Indonesia mengalami penjajahan
berabad-abad. Pada masa itu banyak sekali pelanggaran HAM seperti penculikan,
kerja paksa, pembantaian, penyiksaan, pemindasan, kesewang-wenangan yang
merupakan fenomena umum yang terjadi. Tidak ada kebebasan, keadilan, perasaan,
rasa aman, yang terjadi adalah ekploitasi besar-besaran terhadap manusia dan
kekayaan alam Indonesia untuk kepentingan penjajah.
Pada masa penjajahan tersebut, masyarakat Indonesia sendiri dibedakan
menjadi tiga strata sosial, yang terdiri dari masyarakat Eropa sebagai kelas
pertama, masyarakat Timur Asing (China, India, Arab) sebagai kelas kedua dan
masyarakat Inlander sebagai masyarakat kelas tiga. Adanya starat social
tersebut menimbulkan diskriminasi di segala aspek kehidupan seperti aspek
ekonomi, sosial, politik, pendidikan, hukum, hingga budaya. Pola diskriminasi
yang timbul tentu saja tidak mencerminkan nilai-nilai hak asasi manusia yang
ada yang pada akhirnya memicu suatu pergolakan didalam masyarakat itu sendiri
dan mendorong adanya ide universalisme tentang HAM. Realisasi dari ide
universalisme HAM itu sendiri memunculkan 3 generasi, diantaranya:
- Generasi Pertama, perkembangan hak-hak sipil dan politik (seperti: hak untuk hidup, kebebasan dan keamanan pribadi, persamaan hak di depan hukum, hak atas nama baik, hak untuk bebas dari pembatasan bergerak dan berdomisili, hak untuk bebas berpikir, berkeyakinan, dan beragama, kebebasan berbicara, hak atas informasi, hak untuk memilih dan dipilih, hak untuk referendum, dsb).
- Generasi kedua, perkembangan hak-hak sosial, termasuk hak-hak ekonomi dan budaya (seperti hak untuk bekerja dan mendapatkan upah yang layak, hak untuk mendapat kepastian hukum tentang jam kerja, hak libur, hak melakukan mogok kerja, hak mendapatkan pendidikan, hak untuk melakukan penelitian ilmiah dan melakukan penemuan, dsb).
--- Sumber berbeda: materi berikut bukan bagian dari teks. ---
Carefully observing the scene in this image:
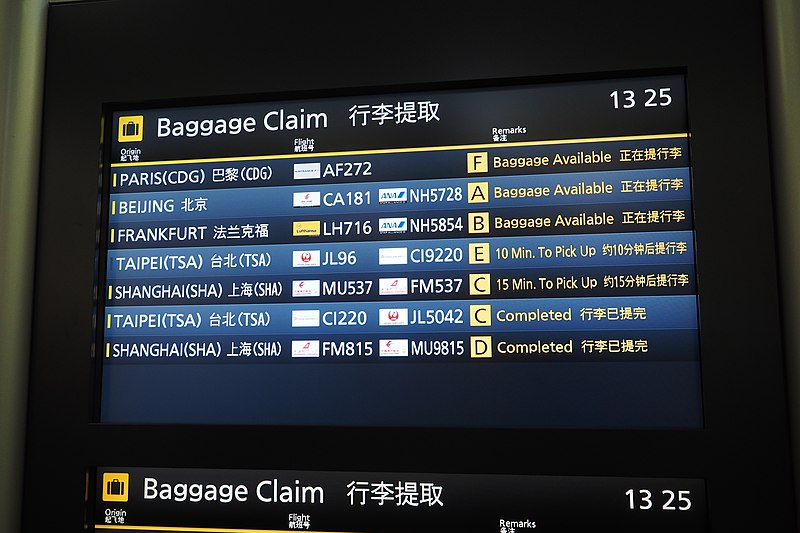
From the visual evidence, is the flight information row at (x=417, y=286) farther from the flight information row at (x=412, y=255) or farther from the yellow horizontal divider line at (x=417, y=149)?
the yellow horizontal divider line at (x=417, y=149)

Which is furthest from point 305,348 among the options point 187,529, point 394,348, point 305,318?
point 187,529

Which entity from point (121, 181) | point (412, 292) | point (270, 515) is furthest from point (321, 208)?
point (270, 515)

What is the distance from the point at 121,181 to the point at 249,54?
1.15ft

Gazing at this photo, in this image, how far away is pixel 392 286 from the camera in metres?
1.44

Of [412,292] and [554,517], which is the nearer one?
[554,517]

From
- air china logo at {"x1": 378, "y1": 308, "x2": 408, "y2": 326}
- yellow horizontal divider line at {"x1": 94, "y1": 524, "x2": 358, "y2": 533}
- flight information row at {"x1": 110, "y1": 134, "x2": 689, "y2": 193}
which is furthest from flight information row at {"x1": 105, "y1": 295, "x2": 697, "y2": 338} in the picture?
yellow horizontal divider line at {"x1": 94, "y1": 524, "x2": 358, "y2": 533}

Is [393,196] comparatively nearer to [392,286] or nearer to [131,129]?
[392,286]

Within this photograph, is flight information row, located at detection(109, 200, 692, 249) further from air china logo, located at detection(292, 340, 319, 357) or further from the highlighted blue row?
air china logo, located at detection(292, 340, 319, 357)

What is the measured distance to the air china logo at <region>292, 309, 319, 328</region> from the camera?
1452 millimetres

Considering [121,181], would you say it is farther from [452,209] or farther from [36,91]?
[452,209]

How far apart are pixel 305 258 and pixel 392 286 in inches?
6.8

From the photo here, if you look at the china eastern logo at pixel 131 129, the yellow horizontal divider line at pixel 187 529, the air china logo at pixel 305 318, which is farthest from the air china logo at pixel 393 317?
the china eastern logo at pixel 131 129

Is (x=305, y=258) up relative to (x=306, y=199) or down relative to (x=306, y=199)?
down

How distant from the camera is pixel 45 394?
4.84 ft
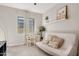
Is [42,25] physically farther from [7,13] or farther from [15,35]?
[7,13]

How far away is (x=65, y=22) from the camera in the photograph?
5.79 feet

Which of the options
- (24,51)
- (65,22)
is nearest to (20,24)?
(24,51)

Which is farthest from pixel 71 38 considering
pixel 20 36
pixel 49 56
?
pixel 20 36

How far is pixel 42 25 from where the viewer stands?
1.79 meters

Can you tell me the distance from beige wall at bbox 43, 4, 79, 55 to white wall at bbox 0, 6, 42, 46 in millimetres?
416

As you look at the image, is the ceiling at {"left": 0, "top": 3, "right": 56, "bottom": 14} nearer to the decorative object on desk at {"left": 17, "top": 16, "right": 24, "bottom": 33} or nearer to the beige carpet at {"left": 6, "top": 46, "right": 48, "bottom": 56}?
the decorative object on desk at {"left": 17, "top": 16, "right": 24, "bottom": 33}


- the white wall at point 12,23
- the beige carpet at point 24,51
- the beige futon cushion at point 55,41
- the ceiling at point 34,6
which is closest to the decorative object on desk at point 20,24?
the white wall at point 12,23

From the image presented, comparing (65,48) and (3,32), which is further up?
(3,32)

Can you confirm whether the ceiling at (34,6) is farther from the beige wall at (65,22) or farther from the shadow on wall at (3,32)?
the shadow on wall at (3,32)

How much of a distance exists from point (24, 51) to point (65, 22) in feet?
2.77

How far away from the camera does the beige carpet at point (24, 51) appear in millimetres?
1666

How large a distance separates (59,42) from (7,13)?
98cm

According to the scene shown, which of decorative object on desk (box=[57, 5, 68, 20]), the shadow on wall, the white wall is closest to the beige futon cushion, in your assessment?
decorative object on desk (box=[57, 5, 68, 20])

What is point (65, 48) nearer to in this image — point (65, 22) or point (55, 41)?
point (55, 41)
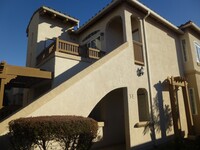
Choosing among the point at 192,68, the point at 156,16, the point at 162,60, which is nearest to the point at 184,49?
the point at 192,68

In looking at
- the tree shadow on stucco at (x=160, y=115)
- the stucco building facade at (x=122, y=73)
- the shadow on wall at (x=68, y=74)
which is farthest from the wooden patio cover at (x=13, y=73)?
the tree shadow on stucco at (x=160, y=115)

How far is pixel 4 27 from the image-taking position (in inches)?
486

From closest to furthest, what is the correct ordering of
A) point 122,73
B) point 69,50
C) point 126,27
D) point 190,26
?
1. point 122,73
2. point 126,27
3. point 69,50
4. point 190,26

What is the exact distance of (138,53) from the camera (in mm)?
10852

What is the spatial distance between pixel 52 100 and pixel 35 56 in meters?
8.34

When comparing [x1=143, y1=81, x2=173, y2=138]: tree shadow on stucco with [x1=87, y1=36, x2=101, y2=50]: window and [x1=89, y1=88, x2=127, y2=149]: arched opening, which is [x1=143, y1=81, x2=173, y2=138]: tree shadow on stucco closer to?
→ [x1=89, y1=88, x2=127, y2=149]: arched opening

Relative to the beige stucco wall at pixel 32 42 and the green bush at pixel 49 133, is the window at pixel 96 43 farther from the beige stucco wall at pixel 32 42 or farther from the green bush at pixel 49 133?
the green bush at pixel 49 133

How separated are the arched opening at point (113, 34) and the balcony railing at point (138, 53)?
8.09ft

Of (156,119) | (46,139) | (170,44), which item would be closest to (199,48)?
(170,44)

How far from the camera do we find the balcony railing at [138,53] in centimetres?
1054

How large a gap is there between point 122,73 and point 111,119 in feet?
12.4

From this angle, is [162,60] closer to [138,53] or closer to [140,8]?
[138,53]

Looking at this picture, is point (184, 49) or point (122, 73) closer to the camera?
point (122, 73)

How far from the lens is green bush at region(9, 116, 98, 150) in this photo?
4.48 metres
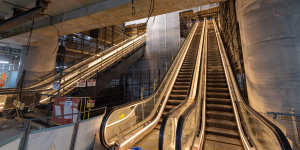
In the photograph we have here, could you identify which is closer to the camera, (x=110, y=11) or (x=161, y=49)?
(x=110, y=11)

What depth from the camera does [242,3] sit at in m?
3.36

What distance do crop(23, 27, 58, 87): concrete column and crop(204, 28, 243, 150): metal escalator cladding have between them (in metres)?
8.18

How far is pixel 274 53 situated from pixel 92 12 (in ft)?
18.2

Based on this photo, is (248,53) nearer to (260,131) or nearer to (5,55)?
(260,131)

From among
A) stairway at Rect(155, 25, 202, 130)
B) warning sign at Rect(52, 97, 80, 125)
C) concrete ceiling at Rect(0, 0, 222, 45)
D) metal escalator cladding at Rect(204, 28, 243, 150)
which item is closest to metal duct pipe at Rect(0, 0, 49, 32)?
concrete ceiling at Rect(0, 0, 222, 45)

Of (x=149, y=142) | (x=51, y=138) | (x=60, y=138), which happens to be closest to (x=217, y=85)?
(x=149, y=142)

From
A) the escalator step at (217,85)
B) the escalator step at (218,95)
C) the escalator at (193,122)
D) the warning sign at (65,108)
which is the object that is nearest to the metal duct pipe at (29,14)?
the warning sign at (65,108)

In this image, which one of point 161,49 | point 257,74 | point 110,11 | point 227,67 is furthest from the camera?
point 161,49

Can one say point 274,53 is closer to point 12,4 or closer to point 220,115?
point 220,115

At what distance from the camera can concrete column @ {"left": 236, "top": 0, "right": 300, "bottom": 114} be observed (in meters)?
2.55

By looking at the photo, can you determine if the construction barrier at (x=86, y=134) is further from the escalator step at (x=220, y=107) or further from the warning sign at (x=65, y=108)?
the escalator step at (x=220, y=107)

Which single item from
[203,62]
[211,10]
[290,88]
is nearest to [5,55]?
[203,62]

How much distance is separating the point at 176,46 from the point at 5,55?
18.0 metres

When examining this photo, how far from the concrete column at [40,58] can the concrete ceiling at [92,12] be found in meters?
0.79
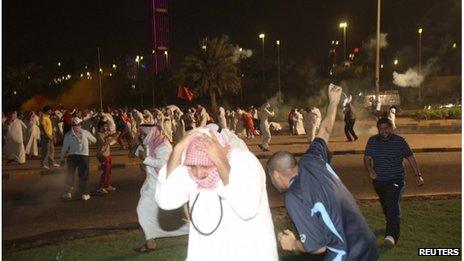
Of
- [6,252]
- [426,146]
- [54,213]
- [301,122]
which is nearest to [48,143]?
[54,213]

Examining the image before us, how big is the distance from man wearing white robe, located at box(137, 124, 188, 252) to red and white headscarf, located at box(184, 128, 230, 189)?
3.31 metres

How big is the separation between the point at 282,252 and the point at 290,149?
1269cm

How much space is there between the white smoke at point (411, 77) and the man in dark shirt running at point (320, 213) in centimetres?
6676

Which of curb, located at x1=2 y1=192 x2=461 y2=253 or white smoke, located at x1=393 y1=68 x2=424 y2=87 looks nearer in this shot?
curb, located at x1=2 y1=192 x2=461 y2=253

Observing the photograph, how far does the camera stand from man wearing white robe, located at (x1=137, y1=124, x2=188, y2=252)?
6.52 meters

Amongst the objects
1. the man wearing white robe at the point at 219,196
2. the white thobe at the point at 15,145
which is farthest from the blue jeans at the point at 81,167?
the man wearing white robe at the point at 219,196

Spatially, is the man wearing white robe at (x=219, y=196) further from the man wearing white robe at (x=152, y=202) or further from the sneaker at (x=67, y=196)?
the sneaker at (x=67, y=196)

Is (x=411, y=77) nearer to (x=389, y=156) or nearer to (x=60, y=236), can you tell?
(x=389, y=156)

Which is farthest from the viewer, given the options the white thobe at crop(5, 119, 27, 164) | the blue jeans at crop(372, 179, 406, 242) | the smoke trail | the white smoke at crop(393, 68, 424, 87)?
the smoke trail

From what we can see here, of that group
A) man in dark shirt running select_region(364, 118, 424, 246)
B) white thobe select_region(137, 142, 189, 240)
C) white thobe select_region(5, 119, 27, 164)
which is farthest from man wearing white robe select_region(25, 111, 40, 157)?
man in dark shirt running select_region(364, 118, 424, 246)

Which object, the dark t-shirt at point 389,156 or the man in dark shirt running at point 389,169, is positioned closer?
the man in dark shirt running at point 389,169

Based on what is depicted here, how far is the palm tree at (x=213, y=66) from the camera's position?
60906mm

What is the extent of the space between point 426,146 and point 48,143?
37.5 ft

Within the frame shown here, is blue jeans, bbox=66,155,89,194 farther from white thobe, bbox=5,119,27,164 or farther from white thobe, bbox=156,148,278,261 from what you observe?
white thobe, bbox=156,148,278,261
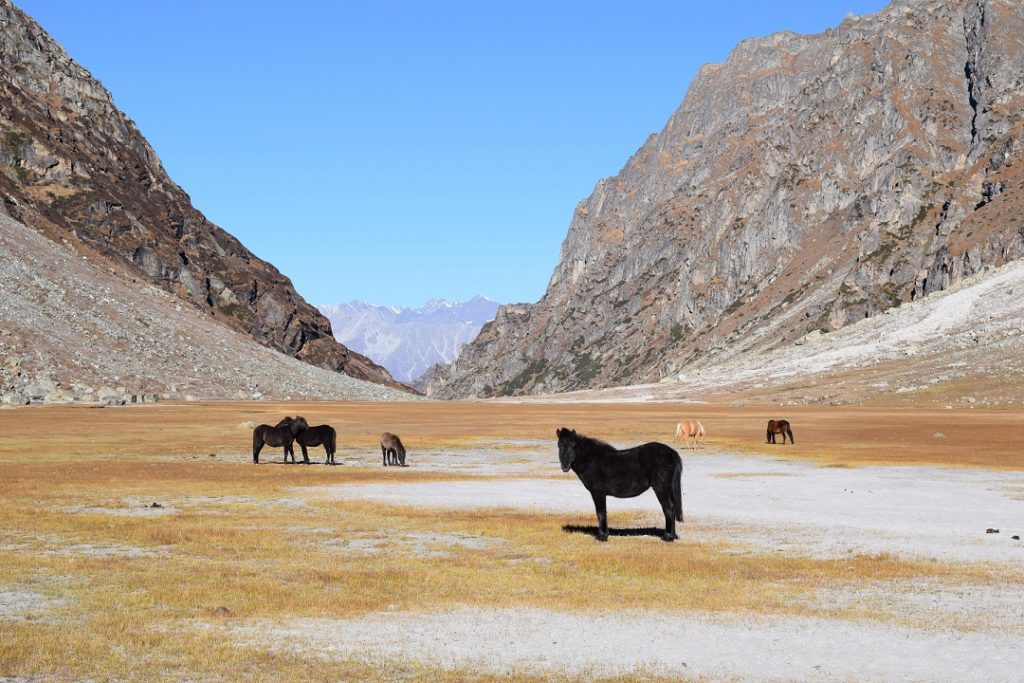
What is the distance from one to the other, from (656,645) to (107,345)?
14663 cm

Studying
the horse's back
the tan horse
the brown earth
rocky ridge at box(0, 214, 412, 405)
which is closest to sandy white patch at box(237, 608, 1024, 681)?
the horse's back

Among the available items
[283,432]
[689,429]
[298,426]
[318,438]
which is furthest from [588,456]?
[689,429]

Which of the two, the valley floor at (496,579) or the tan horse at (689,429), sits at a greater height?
the tan horse at (689,429)

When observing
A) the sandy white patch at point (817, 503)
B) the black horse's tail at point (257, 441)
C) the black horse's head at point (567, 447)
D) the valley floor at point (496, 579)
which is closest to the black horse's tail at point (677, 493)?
the valley floor at point (496, 579)

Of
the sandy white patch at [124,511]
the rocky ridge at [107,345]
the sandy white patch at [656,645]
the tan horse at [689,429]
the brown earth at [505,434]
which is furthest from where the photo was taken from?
the rocky ridge at [107,345]

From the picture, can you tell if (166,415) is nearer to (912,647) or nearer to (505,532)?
(505,532)

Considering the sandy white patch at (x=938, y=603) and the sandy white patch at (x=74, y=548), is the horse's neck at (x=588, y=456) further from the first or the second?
the sandy white patch at (x=74, y=548)

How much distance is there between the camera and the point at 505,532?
24.3 metres

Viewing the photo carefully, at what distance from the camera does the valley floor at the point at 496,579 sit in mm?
13062

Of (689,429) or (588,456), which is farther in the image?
(689,429)

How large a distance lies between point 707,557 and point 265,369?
165m

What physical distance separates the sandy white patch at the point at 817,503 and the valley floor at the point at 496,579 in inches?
6.2

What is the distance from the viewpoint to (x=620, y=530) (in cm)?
2561

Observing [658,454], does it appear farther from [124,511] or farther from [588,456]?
[124,511]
- Generasi ketiga, perkembangan hak-hak solidaritas/kolektif (seperti: hak untuk melakukan kerjasama dengan berbagai pihak dan mengembangkan dimensi kemanusiaan dalam kehidupan sehari-hari. Contoh yang spesifik dapat ditemukan dalam kerangka bangsa, nasional, etnik, agama, dan budaya minoritas, dalam hubungannya dengan hak atas pembangunan, hak atas perdamaian, hak untuk berbeda bahasa, warna dan berbeda kebudayaan).
Baca Juga : Pengertian dan Konsep Dasar Hak Asasi Manusia (HAM)
Adanya perkembangan dan penyempurnaan nilai-nilai HAM melalui ketiga
generasi tersebut, mencerminkan semua manusia setara hak
asasinya tanpa diskriminasi. HAM juga merupakan suatu sistem nilai yang diakui
secara universal. Dari konsepsi ini muncul pengakuan HAM oleh negara-negara yang memiliki
kewajiban untuk melindungi (to protect), menghormati (to respect), dan
memenuhi (to fullfill) HAM sebagai suatu hak kodrati setiap warga negaranya.